Pathogenesis of Drug-Induced Exanthema

Abstract

Background: In vitro data derived from drug-specific T cell clones have revealed that heterogeneous T cell subsets with distinct phenotypes (CD4+ > CD8+) and cell functions (strong IL-5 production, cytotoxic potential) are generated. The aim of this study was to elaborate the relevance of these findings in vivo. Methods: Skin biopsy specimens from drug-induced maculopapular exanthema and normal skin were analyzed for CD4, CD8, CD25, HLA-DR, CD54, perforin, granzyme B, IL-5 and IFN-γ using immunohistochemistry.
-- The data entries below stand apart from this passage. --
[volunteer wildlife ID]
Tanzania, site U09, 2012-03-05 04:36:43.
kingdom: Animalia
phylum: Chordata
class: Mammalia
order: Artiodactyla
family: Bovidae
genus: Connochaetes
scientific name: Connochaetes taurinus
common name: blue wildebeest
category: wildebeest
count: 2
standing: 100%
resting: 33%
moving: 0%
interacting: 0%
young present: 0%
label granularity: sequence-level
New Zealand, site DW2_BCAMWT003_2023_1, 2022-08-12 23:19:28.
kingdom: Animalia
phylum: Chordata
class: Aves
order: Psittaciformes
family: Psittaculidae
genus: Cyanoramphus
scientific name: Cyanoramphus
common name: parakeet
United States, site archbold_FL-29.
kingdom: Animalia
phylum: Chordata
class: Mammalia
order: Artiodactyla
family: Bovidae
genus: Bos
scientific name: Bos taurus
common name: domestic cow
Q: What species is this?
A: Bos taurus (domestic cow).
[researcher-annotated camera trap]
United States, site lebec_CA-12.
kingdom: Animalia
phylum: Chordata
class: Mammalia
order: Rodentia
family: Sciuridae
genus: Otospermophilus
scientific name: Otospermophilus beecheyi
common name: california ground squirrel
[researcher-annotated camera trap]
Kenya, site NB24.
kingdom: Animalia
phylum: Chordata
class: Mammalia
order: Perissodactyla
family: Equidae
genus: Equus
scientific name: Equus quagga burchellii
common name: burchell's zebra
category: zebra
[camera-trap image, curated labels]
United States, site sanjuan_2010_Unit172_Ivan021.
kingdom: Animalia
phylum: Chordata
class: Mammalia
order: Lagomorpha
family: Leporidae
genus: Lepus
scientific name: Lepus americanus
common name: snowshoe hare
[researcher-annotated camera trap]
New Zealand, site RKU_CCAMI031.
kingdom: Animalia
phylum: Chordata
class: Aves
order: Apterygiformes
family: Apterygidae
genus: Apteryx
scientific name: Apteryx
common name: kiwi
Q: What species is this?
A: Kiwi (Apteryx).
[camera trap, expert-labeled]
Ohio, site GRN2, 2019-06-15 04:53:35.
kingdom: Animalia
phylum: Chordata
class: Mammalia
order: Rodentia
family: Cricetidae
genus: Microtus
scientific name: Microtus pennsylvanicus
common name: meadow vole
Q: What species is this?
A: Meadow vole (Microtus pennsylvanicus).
Results: The majority of infiltrating lymphocytes in maculopapular drug eruptions were CD4+. Both CD4+ and CD8+ T cells expressed perforin and granzyme B and were partly located at the dermoepidermal junction and in the epidermis. In addition, strong immunoreactivity for IL-5 and moderate immunoreactivity for IFN-γ were observed in the mononuclear cell infiltrate. Conclusions: Our data indicate that skin infiltrating T cells with a cytotoxic potential and the ability to produce IL-5 and IFN-γ may contribute to the damage of keratinocytes and the activation of eosinophils, which are typical features of drug-induced maculopapular exanthema.